Jazz Orchestra of the Concertgebouw: un espresso con Juan Martinez
23 giugno 2022
Il 24 giugno al Sicilia Jazz Festival saranno protagonisti Trijntje Oosterhuis e la Jazz Orchestra Concertgebouw. Abbiamo intervistato il direttore della big band, Juan Martinez.
> Eugenio Mirti
Come è nata la Jazz Orchestra of the Concertgebouw? Quali sono le sue caratteristiche principali?
Iniziò nel 1996 come una iniziativa di alcuni giovani musicisti insieme a Henk Meutgeert, che al tempo era l’esperto pianista e arrangiatore che lavorava con gli Skymasters, la più importante big band olandese degli anni 80 e 90. All’inizio il nome era “New Concert Bigband”.
La caratteristica principale del gruppo è il grande numero di compositori e solisti brillanti. Musicisti come Jesse van Ruller e Benjamin Herman hanno fatto parte della big band nei suoi primi dieci anni di vita, e le loro composizioni hanno formato la base del repertorio dei primi anni: già dall’inizio suonavamo la nostra musica, e questo ha reso il repertorio nuovo e fresco.
Iniziammo suonando ogni due settimane al Bimhuis, il Jazz Club di Amsterdam, e il direttore della Concertgebouw divenne fan dell’ensemble. Nel 1997 ci invitò a suonare alla Concertgebouw con Joe Henderson, e quel concerto fu l’inizio di una lunga collaborazione. Dopo grandi concerti con, ad esempio, Toots Thielemans e Jessye Norman, nel 1999 cambiammo il nome in quello attuale. Questo ci ha permesso di collaborare con artisti come Chick Corea, Kurt Elling, Benny Golson, Tito Puente, Branford Marsalis, Dr. Lonnie Smith, Roberta Gambarini e Roy Hargrove, sia in Olanda che nel resto del mondo.
Cosa vi aspettate dall’esperienza siciliana?
Non vediamo l’ora di collaborare con Domenico Riina, che dirige l’Orchestra Jazz Siciliana, e con alcuni dei suoi grandi solisti come Vito Giordano al flicorno e Orazio Maugeri al contralto. Inoltre ci sarà un duetto tra Lucy Garsia e Trijntje Oosterhuis, la grande cantante olandese che presenterà il suo tributo a Frank Sinatra.
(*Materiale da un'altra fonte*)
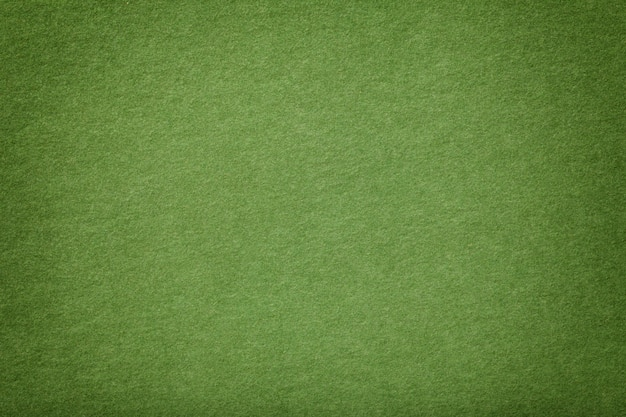 Light green matt suede fabric  velvet texture,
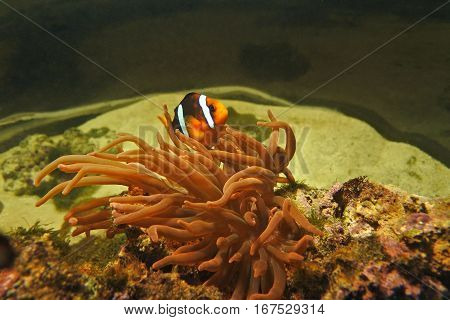 the fish is Amphiprion clarkii . Lives and hides from predators in marine anemone.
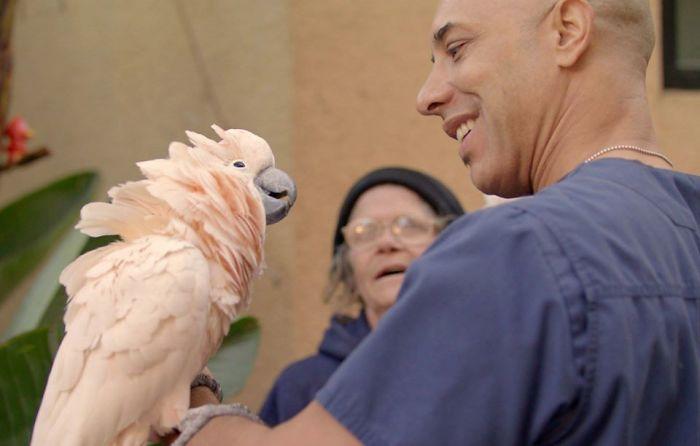 Street Veterinarian Dr. Kwane Stewart Petting a Parrot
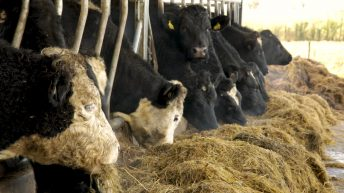 What 10 key areas are vital for a successful dairy calf-to-beef operation?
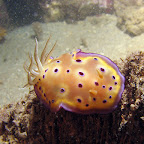 Nudibranch (Paradise Jetty, Manado)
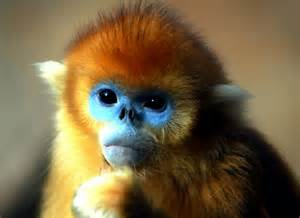 golden snub nosed monkey not like other monkeys   amo images   amo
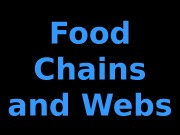 Food Chains and Webs  Producers Primary Consumers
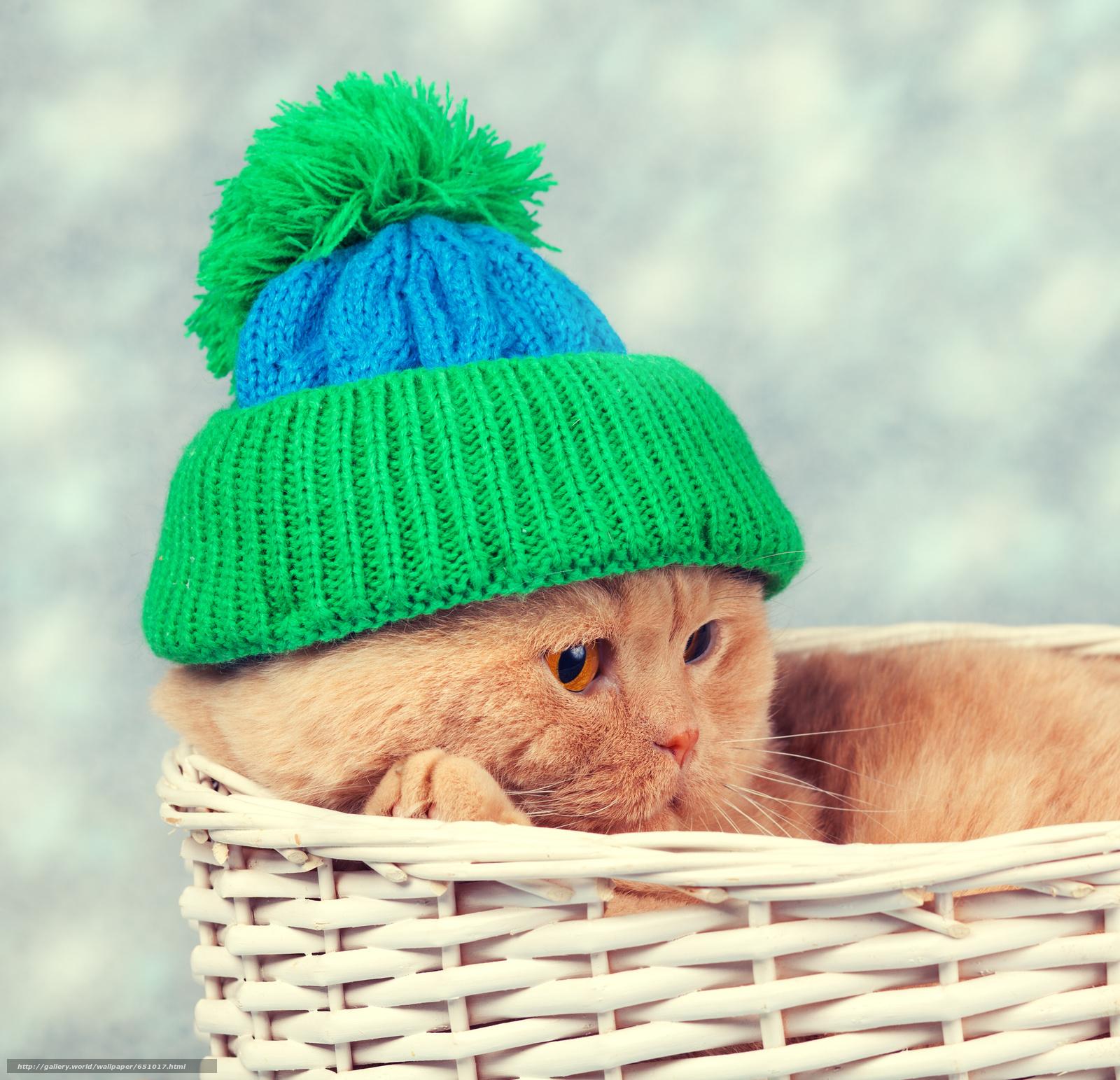 Скачать обои кот,  кошка,  шапка,  корзина бесплатно для рабочего стола в разрешении 3366x3247 — картинка №651017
Sono molto curioso di scoprire come il pubblico accoglierà la nostra musica, e la sua reazione nello scoprire le differenze tra le due orchestre.
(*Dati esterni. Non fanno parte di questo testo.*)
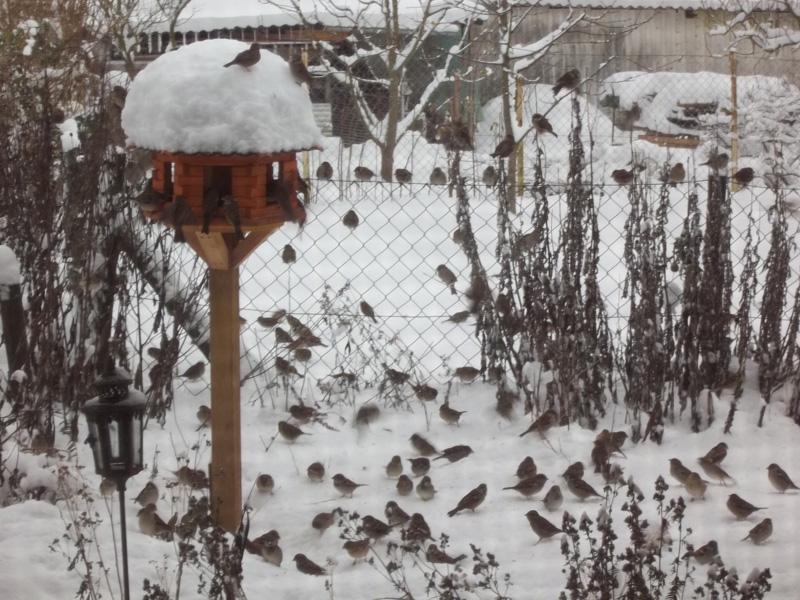 Vögeln soll man 3x täglich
Il jazz è cosmopolita o pensi che si possa intuire l’origine olandese o siciliana (per esempio) dei musicisti?
Il jazz nasce cosmpopolita, e si alimenta di influenze di diverse parti del mondo: Africa, America, Europa, che insieme la rendono una forma d’arte. Spesso suoniamo in Cina, Giappone, Russia, Indonesia, Sud America, e siamo sempre colpiti dalla conoscenza della musica del pubblico e anche dall’alto livello tecnico dei musicisti di tutti questi luoghi. Comunicare attraverso il jazz è bello, il jazz è diventato davvero un linguaggio internazionale.
Il jazz (e la musica in generale) vivono momenti complicati (a partire dal post pandemia). Quali sono le sfide del futuro?
Ce ne sono molte. A parte il Covid, i cambiamenti climatici e le geo politica, sono molto ottimista a proposito delle nuove generazioni di musicisti jazz e delle loro idee. Più grandi sono le sfide che affrontiamo come genere umano, più grande sarà l’esigenza di buona musica per curare le nostre anime.